Saved data entries:
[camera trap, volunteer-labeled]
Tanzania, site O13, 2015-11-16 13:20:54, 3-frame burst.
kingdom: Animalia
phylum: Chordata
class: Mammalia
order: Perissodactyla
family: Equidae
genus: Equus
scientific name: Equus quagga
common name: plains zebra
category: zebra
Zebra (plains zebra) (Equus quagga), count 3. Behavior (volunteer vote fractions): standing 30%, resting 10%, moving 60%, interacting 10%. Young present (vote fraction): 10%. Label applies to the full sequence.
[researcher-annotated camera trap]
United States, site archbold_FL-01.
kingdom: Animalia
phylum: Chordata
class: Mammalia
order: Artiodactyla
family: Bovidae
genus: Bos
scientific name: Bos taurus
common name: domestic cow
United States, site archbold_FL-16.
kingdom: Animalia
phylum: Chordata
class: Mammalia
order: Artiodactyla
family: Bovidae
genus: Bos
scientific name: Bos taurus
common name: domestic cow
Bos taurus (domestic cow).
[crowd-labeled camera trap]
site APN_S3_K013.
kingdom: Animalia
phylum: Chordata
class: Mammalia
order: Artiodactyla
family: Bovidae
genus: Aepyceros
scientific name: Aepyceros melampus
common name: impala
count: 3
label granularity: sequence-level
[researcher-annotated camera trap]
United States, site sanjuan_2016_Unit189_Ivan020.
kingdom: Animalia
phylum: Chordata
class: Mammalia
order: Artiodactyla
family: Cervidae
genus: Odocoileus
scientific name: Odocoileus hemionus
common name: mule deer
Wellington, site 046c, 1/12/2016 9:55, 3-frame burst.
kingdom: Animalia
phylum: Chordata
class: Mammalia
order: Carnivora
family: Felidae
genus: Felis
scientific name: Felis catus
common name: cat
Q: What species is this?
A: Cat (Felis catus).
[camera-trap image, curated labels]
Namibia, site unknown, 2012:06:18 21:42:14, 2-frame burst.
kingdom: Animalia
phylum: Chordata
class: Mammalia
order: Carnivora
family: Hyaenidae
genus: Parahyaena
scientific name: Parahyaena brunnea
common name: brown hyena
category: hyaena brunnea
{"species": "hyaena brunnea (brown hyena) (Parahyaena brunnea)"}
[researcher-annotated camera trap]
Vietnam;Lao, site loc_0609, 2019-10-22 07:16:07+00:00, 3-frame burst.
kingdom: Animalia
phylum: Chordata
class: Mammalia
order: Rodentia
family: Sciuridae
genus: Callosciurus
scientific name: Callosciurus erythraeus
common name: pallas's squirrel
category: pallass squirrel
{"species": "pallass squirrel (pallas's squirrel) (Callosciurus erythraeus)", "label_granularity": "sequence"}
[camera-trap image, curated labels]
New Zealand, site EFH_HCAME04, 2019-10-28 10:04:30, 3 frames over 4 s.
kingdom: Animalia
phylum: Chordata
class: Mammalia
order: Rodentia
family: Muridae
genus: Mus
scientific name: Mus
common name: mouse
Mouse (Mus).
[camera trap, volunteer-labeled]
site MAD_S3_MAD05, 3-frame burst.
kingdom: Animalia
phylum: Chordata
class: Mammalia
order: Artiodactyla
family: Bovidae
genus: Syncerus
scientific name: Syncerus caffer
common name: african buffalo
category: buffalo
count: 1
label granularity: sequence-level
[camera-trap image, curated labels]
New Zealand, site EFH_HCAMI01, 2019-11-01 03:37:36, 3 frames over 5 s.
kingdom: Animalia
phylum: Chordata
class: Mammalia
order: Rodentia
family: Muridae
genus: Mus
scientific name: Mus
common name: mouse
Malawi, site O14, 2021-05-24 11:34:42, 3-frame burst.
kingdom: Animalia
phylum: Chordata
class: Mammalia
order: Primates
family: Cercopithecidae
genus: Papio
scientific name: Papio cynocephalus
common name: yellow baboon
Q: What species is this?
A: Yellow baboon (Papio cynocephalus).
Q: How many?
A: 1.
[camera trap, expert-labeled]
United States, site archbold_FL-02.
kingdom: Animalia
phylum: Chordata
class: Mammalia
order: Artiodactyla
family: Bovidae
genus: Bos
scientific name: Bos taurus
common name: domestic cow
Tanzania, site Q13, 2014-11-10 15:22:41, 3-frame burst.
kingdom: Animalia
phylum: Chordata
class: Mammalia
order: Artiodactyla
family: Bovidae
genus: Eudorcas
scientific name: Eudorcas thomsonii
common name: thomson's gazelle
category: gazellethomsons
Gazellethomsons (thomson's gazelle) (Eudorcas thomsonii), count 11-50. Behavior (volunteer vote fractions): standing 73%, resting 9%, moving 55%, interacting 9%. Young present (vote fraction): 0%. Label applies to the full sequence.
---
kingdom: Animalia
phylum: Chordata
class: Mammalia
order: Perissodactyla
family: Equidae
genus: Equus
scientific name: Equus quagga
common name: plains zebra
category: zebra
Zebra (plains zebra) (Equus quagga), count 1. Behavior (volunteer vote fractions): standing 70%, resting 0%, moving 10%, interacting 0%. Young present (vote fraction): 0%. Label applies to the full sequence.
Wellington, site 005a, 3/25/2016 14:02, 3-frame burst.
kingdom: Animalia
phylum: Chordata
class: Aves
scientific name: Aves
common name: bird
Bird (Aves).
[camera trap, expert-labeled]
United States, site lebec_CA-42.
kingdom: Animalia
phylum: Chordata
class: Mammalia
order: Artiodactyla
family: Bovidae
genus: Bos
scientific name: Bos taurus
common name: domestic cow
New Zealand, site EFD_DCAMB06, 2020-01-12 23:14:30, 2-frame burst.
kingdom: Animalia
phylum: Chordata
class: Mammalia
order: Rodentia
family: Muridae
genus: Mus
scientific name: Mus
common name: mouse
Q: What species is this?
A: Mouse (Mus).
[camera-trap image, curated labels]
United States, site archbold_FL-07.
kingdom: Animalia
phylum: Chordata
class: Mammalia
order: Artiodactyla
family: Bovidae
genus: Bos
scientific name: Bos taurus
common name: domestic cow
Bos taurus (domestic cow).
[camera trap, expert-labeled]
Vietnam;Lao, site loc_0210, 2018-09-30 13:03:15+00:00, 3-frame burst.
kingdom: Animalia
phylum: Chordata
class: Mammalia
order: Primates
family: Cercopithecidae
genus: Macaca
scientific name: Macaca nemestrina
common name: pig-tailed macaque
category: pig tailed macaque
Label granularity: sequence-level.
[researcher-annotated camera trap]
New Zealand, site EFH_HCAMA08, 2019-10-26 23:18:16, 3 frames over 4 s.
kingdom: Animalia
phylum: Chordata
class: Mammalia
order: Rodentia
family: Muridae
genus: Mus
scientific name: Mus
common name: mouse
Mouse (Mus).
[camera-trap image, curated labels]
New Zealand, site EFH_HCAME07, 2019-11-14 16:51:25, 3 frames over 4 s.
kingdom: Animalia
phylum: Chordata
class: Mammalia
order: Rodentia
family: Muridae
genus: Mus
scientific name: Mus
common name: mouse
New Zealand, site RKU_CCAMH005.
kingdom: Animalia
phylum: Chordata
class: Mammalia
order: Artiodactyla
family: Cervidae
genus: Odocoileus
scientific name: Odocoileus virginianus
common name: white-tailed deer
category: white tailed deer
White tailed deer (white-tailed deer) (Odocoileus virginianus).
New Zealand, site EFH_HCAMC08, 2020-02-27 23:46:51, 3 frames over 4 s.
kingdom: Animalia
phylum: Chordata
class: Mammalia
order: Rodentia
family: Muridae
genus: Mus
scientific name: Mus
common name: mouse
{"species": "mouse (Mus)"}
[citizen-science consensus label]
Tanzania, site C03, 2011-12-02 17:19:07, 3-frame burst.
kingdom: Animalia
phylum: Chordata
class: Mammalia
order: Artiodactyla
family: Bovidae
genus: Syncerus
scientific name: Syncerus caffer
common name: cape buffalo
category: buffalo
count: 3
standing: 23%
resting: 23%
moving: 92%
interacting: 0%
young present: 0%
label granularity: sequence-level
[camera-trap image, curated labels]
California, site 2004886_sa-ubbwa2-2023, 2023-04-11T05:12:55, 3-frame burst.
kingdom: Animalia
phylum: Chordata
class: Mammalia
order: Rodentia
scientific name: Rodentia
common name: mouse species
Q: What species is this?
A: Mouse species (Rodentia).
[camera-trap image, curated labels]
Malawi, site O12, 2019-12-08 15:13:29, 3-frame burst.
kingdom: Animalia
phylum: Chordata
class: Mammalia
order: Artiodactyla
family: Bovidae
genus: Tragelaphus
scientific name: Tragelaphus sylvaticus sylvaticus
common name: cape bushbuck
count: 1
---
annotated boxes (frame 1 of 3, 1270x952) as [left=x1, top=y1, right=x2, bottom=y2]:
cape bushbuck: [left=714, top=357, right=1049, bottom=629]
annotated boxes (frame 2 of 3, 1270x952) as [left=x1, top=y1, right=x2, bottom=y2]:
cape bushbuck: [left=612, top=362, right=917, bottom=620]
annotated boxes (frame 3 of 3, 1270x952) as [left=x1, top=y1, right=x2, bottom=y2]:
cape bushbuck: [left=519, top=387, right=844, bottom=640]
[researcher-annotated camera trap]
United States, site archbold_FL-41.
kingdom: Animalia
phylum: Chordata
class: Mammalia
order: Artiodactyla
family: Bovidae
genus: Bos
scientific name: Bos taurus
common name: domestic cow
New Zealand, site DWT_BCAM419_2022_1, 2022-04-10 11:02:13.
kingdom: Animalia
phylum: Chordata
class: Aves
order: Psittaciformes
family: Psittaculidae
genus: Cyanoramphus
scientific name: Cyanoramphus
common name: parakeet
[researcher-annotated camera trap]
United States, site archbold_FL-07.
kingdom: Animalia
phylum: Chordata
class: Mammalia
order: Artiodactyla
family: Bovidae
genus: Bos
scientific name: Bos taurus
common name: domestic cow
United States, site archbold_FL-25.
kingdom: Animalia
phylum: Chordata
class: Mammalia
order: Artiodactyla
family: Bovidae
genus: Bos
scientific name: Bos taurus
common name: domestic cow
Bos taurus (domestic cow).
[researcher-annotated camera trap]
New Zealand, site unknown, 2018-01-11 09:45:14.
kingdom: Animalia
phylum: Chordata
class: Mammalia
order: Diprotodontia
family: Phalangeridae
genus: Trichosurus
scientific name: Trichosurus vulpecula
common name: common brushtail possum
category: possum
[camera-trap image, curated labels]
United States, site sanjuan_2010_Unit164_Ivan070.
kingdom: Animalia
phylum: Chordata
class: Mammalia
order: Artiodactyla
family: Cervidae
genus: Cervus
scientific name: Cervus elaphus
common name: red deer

- **WHAT THE TASK ASKS**: Would you please copy exactly the part of the entries above that begins at the line containing "[crowd-labeled camera trap]" and ends at the line containing "common name: pallas's squirrel", both lines included?

- **THE COMPLETED TASK**:
[crowd-labeled camera trap]
site APN_S3_K013.
kingdom: Animalia
phylum: Chordata
class: Mammalia
order: Artiodactyla
family: Bovidae
genus: Aepyceros
scientific name: Aepyceros melampus
common name: impala
count: 3
label granularity: sequence-level
[researcher-annotated camera trap]
United States, site sanjuan_2016_Unit189_Ivan020.
kingdom: Animalia
phylum: Chordata
class: Mammalia
order: Artiodactyla
family: Cervidae
genus: Odocoileus
scientific name: Odocoileus hemionus
common name: mule deer
Wellington, site 046c, 1/12/2016 9:55, 3-frame burst.
kingdom: Animalia
phylum: Chordata
class: Mammalia
order: Carnivora
family: Felidae
genus: Felis
scientific name: Felis catus
common name: cat
Q: What species is this?
A: Cat (Felis catus).
[camera-trap image, curated labels]
Namibia, site unknown, 2012:06:18 21:42:14, 2-frame burst.
kingdom: Animalia
phylum: Chordata
class: Mammalia
order: Carnivora
family: Hyaenidae
genus: Parahyaena
scientific name: Parahyaena brunnea
common name: brown hyena
category: hyaena brunnea
{"species": "hyaena brunnea (brown hyena) (Parahyaena brunnea)"}
[researcher-annotated camera trap]
Vietnam;Lao, site loc_0609, 2019-10-22 07:16:07+00:00, 3-frame burst.
kingdom: Animalia
phylum: Chordata
class: Mammalia
order: Rodentia
family: Sciuridae
genus: Callosciurus
scientific name: Callosciurus erythraeus
common name: pallas's squirrel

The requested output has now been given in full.